A100 achieves 312 TFLOPS FP16, dwarfing T4's 8.1 TFLOPS. This gap speeds up AI training significantly on A100.

What is the power consumption difference?

T4 draws 70W TDP, while A100 requires 400W. T4 offers better efficiency for low-density deployments.

T4 vs A100 cloud pricing?

T4 starts at $0.53 per hour averaging $1.66 across 6 offers; A100 from $0.60 per hour averaging $1.93 across 58 offers. Availability favors A100.

Is A100 better for multi-GPU setups?

Yes, A100 supports NVLink and PCIe 4.0 for faster interconnects, unlike T4's basic PCIe. This enhances scaling.

Memory bandwidth: T4 or A100?

A100 delivers 2039 GB/s versus T4's 320 GB/s. Higher bandwidth on A100 supports larger batch sizes in training.

Which is cheaper to rent, the T4 or the A100?

Cloud rental prices for both the T4 and A100 vary by provider, configuration, and availability. This page shows live pricing from 25+ providers updated every 60 seconds. Scroll to the Live Cloud Pricing section to compare current rates.

How much VRAM does the T4 have compared to the A100?

The T4 has 16 GB of GDDR6 memory. The A100 has 40 to 80 GB of HBM2e memory.
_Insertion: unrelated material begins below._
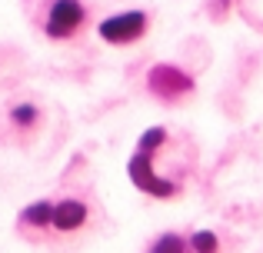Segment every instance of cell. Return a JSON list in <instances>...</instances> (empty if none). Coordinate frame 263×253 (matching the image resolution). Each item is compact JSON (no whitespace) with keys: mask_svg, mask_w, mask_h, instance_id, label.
Listing matches in <instances>:
<instances>
[{"mask_svg":"<svg viewBox=\"0 0 263 253\" xmlns=\"http://www.w3.org/2000/svg\"><path fill=\"white\" fill-rule=\"evenodd\" d=\"M147 253H186V240L177 237V233H163V237H157V240L150 243Z\"/></svg>","mask_w":263,"mask_h":253,"instance_id":"8","label":"cell"},{"mask_svg":"<svg viewBox=\"0 0 263 253\" xmlns=\"http://www.w3.org/2000/svg\"><path fill=\"white\" fill-rule=\"evenodd\" d=\"M190 247H193V253H220V243L210 230H197L190 237Z\"/></svg>","mask_w":263,"mask_h":253,"instance_id":"9","label":"cell"},{"mask_svg":"<svg viewBox=\"0 0 263 253\" xmlns=\"http://www.w3.org/2000/svg\"><path fill=\"white\" fill-rule=\"evenodd\" d=\"M154 153L157 150H140L137 147L134 157H130V163H127V173H130V180H134L137 190H143V193H150V197H160V200H170V197L180 193V183L170 180V177H163V173H157L154 170Z\"/></svg>","mask_w":263,"mask_h":253,"instance_id":"1","label":"cell"},{"mask_svg":"<svg viewBox=\"0 0 263 253\" xmlns=\"http://www.w3.org/2000/svg\"><path fill=\"white\" fill-rule=\"evenodd\" d=\"M7 117H10V127L20 130V133H27V130H33L40 124V110L33 104H13Z\"/></svg>","mask_w":263,"mask_h":253,"instance_id":"7","label":"cell"},{"mask_svg":"<svg viewBox=\"0 0 263 253\" xmlns=\"http://www.w3.org/2000/svg\"><path fill=\"white\" fill-rule=\"evenodd\" d=\"M87 223V203L84 200H60L53 203V230L57 233H73Z\"/></svg>","mask_w":263,"mask_h":253,"instance_id":"5","label":"cell"},{"mask_svg":"<svg viewBox=\"0 0 263 253\" xmlns=\"http://www.w3.org/2000/svg\"><path fill=\"white\" fill-rule=\"evenodd\" d=\"M147 13L143 10H123V13H114V17H107L100 27H97V33H100V40H107V44L114 47H123V44H134V40H140L143 33H147Z\"/></svg>","mask_w":263,"mask_h":253,"instance_id":"3","label":"cell"},{"mask_svg":"<svg viewBox=\"0 0 263 253\" xmlns=\"http://www.w3.org/2000/svg\"><path fill=\"white\" fill-rule=\"evenodd\" d=\"M20 230H53V203L50 200H37L30 207L20 210L17 217Z\"/></svg>","mask_w":263,"mask_h":253,"instance_id":"6","label":"cell"},{"mask_svg":"<svg viewBox=\"0 0 263 253\" xmlns=\"http://www.w3.org/2000/svg\"><path fill=\"white\" fill-rule=\"evenodd\" d=\"M84 20H87V7L80 0H53L44 17V33L50 40H67L84 27Z\"/></svg>","mask_w":263,"mask_h":253,"instance_id":"2","label":"cell"},{"mask_svg":"<svg viewBox=\"0 0 263 253\" xmlns=\"http://www.w3.org/2000/svg\"><path fill=\"white\" fill-rule=\"evenodd\" d=\"M147 87H150L154 97L174 104V100L186 97V93L193 90V80H190V73H183L174 64H157V67H150V73H147Z\"/></svg>","mask_w":263,"mask_h":253,"instance_id":"4","label":"cell"}]
</instances>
Can I find T4 and A100 GPUs available to rent right now?

Yes. This page shows real-time availability across 25+ cloud GPU providers. The Live Cloud Pricing section displays only in-stock offers with current pricing.

What is the main difference between the T4 and the A100?

The T4 uses the Turing architecture (2018) while the A100 uses Ampere (2020). The A100 delivers 38.5x the FP16 throughput and 6.4x the memory bandwidth of the T4.